Hardest requirement. If time and contradiction dominate (CRM, compliance, “when did status change?”), prioritize Graphiti/Zep or Cognee. If coding-session continuity dominates, prioritize MemPalace, agentmemory, or iai-mcp MCP paths. If agent self-improvement dominates, look at Letta or Hindsight’s `reflect`.
Budget. Count LLM calls for extraction, reflection, and reranking, not just storage. MemPalace’s core retrieval path avoids LLM tax; Mem0, Hindsight, Cognee, and Graphiti typically invoke models on write paths.

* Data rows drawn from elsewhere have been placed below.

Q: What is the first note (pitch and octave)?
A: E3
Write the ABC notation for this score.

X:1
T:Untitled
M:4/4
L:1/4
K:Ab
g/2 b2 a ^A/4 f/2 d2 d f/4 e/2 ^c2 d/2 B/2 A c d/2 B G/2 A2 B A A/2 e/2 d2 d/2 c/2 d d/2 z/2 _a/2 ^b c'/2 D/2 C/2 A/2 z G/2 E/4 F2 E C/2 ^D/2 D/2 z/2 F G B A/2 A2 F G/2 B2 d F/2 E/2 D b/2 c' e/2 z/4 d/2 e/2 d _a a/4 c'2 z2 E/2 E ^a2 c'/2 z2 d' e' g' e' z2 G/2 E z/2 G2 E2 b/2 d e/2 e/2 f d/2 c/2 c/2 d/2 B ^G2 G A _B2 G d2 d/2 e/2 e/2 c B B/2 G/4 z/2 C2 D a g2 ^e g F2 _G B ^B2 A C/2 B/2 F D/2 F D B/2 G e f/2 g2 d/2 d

Benchmarks. LoCoMo and LongMemEval measure conversational recall under specific splits and graders; retrieval R@k ≠ end-to-end answer accuracy. Treat vendor leaderboard posts as claims until reproduced on MemoryBench or project harnesses.
Also surveyed
Discovered but excluded from full sections: LangGraph/LlamaIndex Memory (composable buffers inside larger frameworks), Dakera (Rust on-device MCP engine, 44MB binary), teddashh/mcp-memory-server (4-layer MCP audit trail, infra-heavy), Pieces MCP (proprietary long-term coding telemetry), TrueMem/Memori (commercial or paper-stage layers). Bare vector DBs (Pinecone, Qdrant, Chroma alone) were skipped per inclusion bar; MemPalace and Mem0 can use them as backends. Seed list had no stale entries removed this run; iai-mcp remains small but active. Four additions beyond seeds: agentmemory, Letta, LangMem, Cognee.